- Extrait de texte
——

Yelow : “Toutes les surfaces sont exploitables dans la peinture, il n’y a pas de limites”
Entretien avec Yelow, un artiste peintre autodidacte influencé par son parcours de graffeur, toujours à la recherche de nouvelles techniques. La peinture n’a pour lui pas de limites, il nous explique sa démarche artistique au cours de cet échange.
Peux-tu te présenter en quelques mots ?
Je m’appelle Cédric Tran, je suis originaire de la région parisienne. J’ai un peu bougé et j’habite désormais à Marie-Galante, île de l’archipel guadeloupéen, depuis 4 ans. J’ai découvert la peinture à travers le graffiti au début des années 90. Mon nom d’artiste est aujourd’hui Yelow mais ça n’a pas toujours été le cas. À mon retour d’Angleterre, j’ai décidé de changer de nom et tout le monde m’appelait “Nejau” à l’époque, j’ai donc choisi de prendre le nom Yelow. Yelow avec un seul “L” pour l’esthétique, c’était mieux pour le graff.
Comment décrirais-tu ton travail ?

——

- Contenu des données
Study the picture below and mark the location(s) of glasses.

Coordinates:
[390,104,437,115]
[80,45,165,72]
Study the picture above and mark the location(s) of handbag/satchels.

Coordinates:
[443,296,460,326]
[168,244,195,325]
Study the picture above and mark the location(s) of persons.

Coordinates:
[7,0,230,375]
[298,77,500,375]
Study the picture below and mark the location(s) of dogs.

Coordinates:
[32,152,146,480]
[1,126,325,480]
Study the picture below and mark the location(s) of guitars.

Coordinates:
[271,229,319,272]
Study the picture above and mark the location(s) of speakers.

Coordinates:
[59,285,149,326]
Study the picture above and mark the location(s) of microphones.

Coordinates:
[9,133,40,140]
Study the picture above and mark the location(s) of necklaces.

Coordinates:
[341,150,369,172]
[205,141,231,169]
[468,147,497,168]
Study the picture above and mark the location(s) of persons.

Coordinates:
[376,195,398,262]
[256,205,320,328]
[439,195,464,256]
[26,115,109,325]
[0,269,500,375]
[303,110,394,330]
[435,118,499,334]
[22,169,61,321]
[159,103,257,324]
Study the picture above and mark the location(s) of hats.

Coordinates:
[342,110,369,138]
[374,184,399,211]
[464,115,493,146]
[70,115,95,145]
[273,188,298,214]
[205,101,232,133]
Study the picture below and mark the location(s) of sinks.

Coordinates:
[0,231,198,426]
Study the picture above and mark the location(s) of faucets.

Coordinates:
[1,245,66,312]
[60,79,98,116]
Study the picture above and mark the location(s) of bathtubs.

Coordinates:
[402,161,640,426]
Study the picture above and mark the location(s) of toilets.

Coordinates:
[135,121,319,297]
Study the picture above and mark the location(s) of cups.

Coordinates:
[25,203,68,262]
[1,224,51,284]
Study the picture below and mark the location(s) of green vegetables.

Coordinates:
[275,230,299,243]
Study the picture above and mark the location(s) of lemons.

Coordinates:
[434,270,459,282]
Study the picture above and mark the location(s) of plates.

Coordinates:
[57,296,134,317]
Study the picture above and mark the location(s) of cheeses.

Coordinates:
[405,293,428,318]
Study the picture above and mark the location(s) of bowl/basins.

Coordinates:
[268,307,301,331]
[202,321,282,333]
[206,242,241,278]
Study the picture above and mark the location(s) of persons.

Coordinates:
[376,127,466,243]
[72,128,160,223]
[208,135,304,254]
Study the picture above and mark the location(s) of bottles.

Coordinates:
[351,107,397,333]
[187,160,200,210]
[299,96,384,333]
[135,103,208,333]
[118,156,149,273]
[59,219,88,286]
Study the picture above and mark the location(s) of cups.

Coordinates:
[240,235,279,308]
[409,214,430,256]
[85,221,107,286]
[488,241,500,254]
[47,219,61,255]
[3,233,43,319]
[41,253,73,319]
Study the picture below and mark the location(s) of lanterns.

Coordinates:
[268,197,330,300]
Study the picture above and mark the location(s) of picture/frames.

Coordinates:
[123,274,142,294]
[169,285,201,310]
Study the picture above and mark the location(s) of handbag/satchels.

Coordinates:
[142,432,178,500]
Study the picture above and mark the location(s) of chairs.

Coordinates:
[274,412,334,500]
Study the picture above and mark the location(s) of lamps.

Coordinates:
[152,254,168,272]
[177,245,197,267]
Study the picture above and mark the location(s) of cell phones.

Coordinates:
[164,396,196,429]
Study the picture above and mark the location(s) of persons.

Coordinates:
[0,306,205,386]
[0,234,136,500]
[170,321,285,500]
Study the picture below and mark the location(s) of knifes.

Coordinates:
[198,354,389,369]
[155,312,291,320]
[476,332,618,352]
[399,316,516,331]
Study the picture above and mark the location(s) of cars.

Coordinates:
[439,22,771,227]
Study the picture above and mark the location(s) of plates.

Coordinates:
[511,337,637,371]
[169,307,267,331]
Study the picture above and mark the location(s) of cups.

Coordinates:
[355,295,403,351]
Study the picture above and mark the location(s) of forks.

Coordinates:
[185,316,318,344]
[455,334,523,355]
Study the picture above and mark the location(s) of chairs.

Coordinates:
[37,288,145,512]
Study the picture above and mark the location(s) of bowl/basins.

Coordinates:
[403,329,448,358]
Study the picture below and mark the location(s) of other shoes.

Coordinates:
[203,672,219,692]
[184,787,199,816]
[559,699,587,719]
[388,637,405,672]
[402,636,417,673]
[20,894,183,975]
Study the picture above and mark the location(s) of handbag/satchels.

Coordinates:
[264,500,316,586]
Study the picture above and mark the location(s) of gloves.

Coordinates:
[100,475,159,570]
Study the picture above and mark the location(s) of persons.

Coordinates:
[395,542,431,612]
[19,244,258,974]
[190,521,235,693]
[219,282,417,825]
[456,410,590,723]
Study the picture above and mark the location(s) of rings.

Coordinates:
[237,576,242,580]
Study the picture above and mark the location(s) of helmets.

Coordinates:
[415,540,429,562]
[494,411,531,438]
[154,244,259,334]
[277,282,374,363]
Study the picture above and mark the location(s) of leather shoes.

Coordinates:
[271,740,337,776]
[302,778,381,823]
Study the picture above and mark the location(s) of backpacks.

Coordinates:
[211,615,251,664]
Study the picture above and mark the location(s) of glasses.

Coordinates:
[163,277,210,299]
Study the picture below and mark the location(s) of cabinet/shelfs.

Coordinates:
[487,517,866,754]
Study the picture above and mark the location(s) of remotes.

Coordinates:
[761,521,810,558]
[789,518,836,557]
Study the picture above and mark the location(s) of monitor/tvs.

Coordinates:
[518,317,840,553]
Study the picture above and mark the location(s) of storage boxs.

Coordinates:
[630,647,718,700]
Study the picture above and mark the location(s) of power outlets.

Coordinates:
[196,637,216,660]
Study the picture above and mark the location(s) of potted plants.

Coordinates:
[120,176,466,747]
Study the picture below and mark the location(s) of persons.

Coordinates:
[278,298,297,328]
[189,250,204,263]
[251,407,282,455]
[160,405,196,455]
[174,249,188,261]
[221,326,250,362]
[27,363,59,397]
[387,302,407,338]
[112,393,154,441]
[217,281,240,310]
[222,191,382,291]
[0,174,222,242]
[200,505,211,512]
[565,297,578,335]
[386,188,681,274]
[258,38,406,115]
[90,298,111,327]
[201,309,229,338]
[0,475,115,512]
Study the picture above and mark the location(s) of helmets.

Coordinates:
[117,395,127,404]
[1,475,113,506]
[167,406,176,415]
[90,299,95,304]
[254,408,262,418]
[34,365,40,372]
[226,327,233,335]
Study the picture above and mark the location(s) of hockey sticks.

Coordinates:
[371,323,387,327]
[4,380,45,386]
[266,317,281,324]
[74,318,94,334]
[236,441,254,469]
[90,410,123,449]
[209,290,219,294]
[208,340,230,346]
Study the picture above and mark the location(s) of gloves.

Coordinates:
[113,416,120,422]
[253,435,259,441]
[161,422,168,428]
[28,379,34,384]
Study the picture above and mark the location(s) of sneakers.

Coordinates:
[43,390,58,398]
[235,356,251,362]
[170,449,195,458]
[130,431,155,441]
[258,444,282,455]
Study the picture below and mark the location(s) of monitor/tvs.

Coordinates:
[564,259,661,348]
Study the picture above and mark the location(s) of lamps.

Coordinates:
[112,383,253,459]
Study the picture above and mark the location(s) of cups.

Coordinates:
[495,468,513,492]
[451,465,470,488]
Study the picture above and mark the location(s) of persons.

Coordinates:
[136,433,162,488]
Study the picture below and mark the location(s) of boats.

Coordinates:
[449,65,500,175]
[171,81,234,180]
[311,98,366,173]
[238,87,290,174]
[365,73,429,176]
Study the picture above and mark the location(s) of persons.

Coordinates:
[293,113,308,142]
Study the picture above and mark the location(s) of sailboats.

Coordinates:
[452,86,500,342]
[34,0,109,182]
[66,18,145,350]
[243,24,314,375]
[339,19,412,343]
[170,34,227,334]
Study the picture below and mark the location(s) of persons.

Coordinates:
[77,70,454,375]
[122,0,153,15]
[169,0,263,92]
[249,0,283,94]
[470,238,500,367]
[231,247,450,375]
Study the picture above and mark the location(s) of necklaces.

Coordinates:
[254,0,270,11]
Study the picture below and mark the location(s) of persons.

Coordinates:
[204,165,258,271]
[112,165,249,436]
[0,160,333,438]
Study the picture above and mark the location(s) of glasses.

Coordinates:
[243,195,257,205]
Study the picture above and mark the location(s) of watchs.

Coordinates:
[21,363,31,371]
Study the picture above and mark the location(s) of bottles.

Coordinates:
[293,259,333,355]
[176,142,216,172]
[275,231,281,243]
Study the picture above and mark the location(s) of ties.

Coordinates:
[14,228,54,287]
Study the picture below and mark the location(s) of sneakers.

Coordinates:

——

- Consignes
a - Indiquez si chacune des affirmations suivantes concorde avec l’entretien avec Yelow, en répondant par oui ou par non et en citant les mots décisifs du texte : (i) Yelow vit à Marie-Galante depuis quatre ans. (ii) Il a découvert la peinture grâce au graffiti à la fin des années 90. (iii) Il écrit son nom avec un seul « L » pour une raison esthétique.
b - Poursuivez l’entretien avec Yelow après sa dernière phrase.

- Réponses
a -
(i) Oui : « j’habite désormais à Marie-Galante, île de l’archipel guadeloupéen, depuis 4 ans ».
(ii) Non : « J’ai découvert la peinture à travers le graffiti au début des années 90 ».
(iii) Oui : « Yelow avec un seul “L” pour l’esthétique ».

b -
Ma peinture est le reflet de ma personnalité, c’est-à-dire qu’elle est apaisante, pas trop dans la critique mais plus dans l’émotion. Je marche à l’instinct et avec mes sentiments du moment. Globalement, je peux dire que mon environnement me conditionne. Aujourd’hui j’habite à Marie-Galante, qu’on désigne souvent comme la Guadeloupe d’il y a 30 ans, c’est très calme, très roots, et je pense que ça se ressent dans mes toiles. Mon travail est coloré car j’ai appris la peinture dans la rue donc toutes mes références couleurs viennent du graffiti. Cette influence se retrouve également dans la construction de mes œuvres. Par exemple, quand je fais un portrait c’est statique, donc j’ai besoin d’apporter du mouvement.
Tu peins sur des surfaces très diverses, peux-tu nous expliquer ce choix ?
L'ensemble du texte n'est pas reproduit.